▶ _Seçilmiş bölüm_
○ ○ ○
Davos'ta süremizi 15 dakika aşmıştık ve oturumu bitirmem gerekiyordu. Kendimi kavganın ortasında buldum, herkesin fikrini söylemesini sağlayarak 'orta yol' bulma çabam suratıma çarpıldı. Gazze'de 'orta yol' yok ve ABD Ortadoğu'da, benim Davos'ta yapmak istediğim gibi olmayan bir orta yol arıyor.
Yaklaşık 30 yıl önce Ortadoğu'nun çeşitli savaşan taraflarından aldığım basın referans kartlarını hâlâ saklıyorum: Biri Lübnan'daki solcu bir Dürzi milisten, biri 'Falanj' diye bilinen sağcı Lübnanlı Hıristiyan milisten, biri Filistin Kurtuluş Örgütü'nden, bir diğeri İsrail hükümetinden. Tek ortak noktaları, 30'lu yaşlarının başlarındaki benim fotoğrafım; dağınık, öfkeyle bakan, sırların peçesini kaldırmaya kararlı bir adam.
Aldığım e-postalar hiç hoş değildi
Basın kartları bana Ortadoğu'da tam ortada olabildiğiniz ve bütün tarafları adilce haberleştirmeyi hayal edebildiğiniz bir dönemi hatırlatıyor. Ve ortada dediğimde, neredeyse tam olarak ortada olmayı kastediyorum. 1980'lerin başında sabah Batı Beyrut'ta Filistin Kurtuluş Örgütü'yle söyleşi yapabilir, öğlen vakti 'Yeşil Hat'taki keskin nişancıların önünden sürünerek geçebilir ve ardından Doğu Beyrut'taki İsrail destekli Falanjistlerde görüşebilirdiniz; iki taraf birbirine ateş ederken bile yapabilirdiniz bunu.
○ ○ ○
▶ _Kayıtlar_
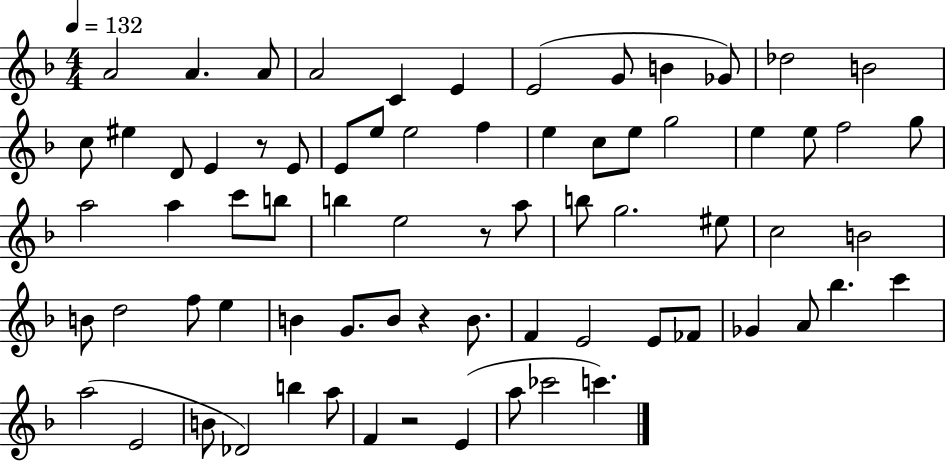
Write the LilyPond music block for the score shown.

{
  \clef treble
  \numericTimeSignature
  \time 4/4
  \key f \major
  \tempo 4 = 132
  a'2 a'4. a'8 | a'2 c'4 e'4 | e'2( g'8 b'4 ges'8) | des''2 b'2 | \break c''8 eis''4 d'8 e'4 r8 e'8 | e'8 e''8 e''2 f''4 | e''4 c''8 e''8 g''2 | e''4 e''8 f''2 g''8 | \break a''2 a''4 c'''8 b''8 | b''4 e''2 r8 a''8 | b''8 g''2. eis''8 | c''2 b'2 | \break b'8 d''2 f''8 e''4 | b'4 g'8. b'8 r4 b'8. | f'4 e'2 e'8 fes'8 | ges'4 a'8 bes''4. c'''4 | \break a''2( e'2 | b'8 des'2) b''4 a''8 | f'4 r2 e'4( | a''8 ces'''2 c'''4.) | \break \bar "|."
}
○ ○ ○
▶ _Alıştırma görevleri_
[a] Davos ve Ortadoğu konulu metne göre Davos'taki oturumda süre kaç dakika aşılmıştı?
[b] Davos ve Ortadoğu konulu metinde yazarın hâlâ sakladığı basın kartlarını veren tarafların hepsini sıralayın.
[c] Davos ve Ortadoğu konulu metni son cümlesinden sonra devam ettirerek yazın.

▶ _Cevap anahtarı_
[a] 15 dakika.

[b] Lübnan'daki solcu bir Dürzi milis, 'Falanj' diye bilinen sağcı Lübnanlı Hıristiyan milis, Filistin Kurtuluş Örgütü, İsrail hükümeti

[c]
Kısa süre önce kendimi, zımni mesajı "Ateş etmeyin; ben gazeteciyim!" olan o eski basın kartlarından birine sahip olmak isterken buldum. Davos'taki Dünya Ekonomik Forumu'nda Gazze Savaşı'na dair hararetli bir tartışmanın 'moderatörlüğünü' yaparken duydum bu isteği. Türkiye Başbakanı Tayyip Erdoğan'a 'süremiz doldu' diyerek İsrail Cumhurbaşkanı Şimon Peres'in sözlerini yanıtlamasına izin vermemem üzerine Erdoğan sahneyi terk edince, bu toplantı ufak çapta uluslararası bir olaya dönüştü. Hemen sonrasında Erdoğan'ı sansürlediğim ve İsraillileri kolladığım yönünde öfkeli mesajlar yağdı.
Benim gibi Ortadoğu'da yıllarca çalışıp adil olmaya özen gösteren biri için hiç de hoş bir durum değildi bu. Bana güvenin, olayın ardından bana gelen e-postaları ve Türk basınında çıkan yorumları asla okumak istemezdiniz. Olan bitenlere dair sunabileceğim bazı açıklamalar var: Süremizi 15 dakika aşmıştık, her konuşmacı, özellikle Peres kendisine verilen sürenin sınırlarını ihlal etmişti ve organizatörler bana tartışmayı bitirmem gerektiğini işaret ediyordu.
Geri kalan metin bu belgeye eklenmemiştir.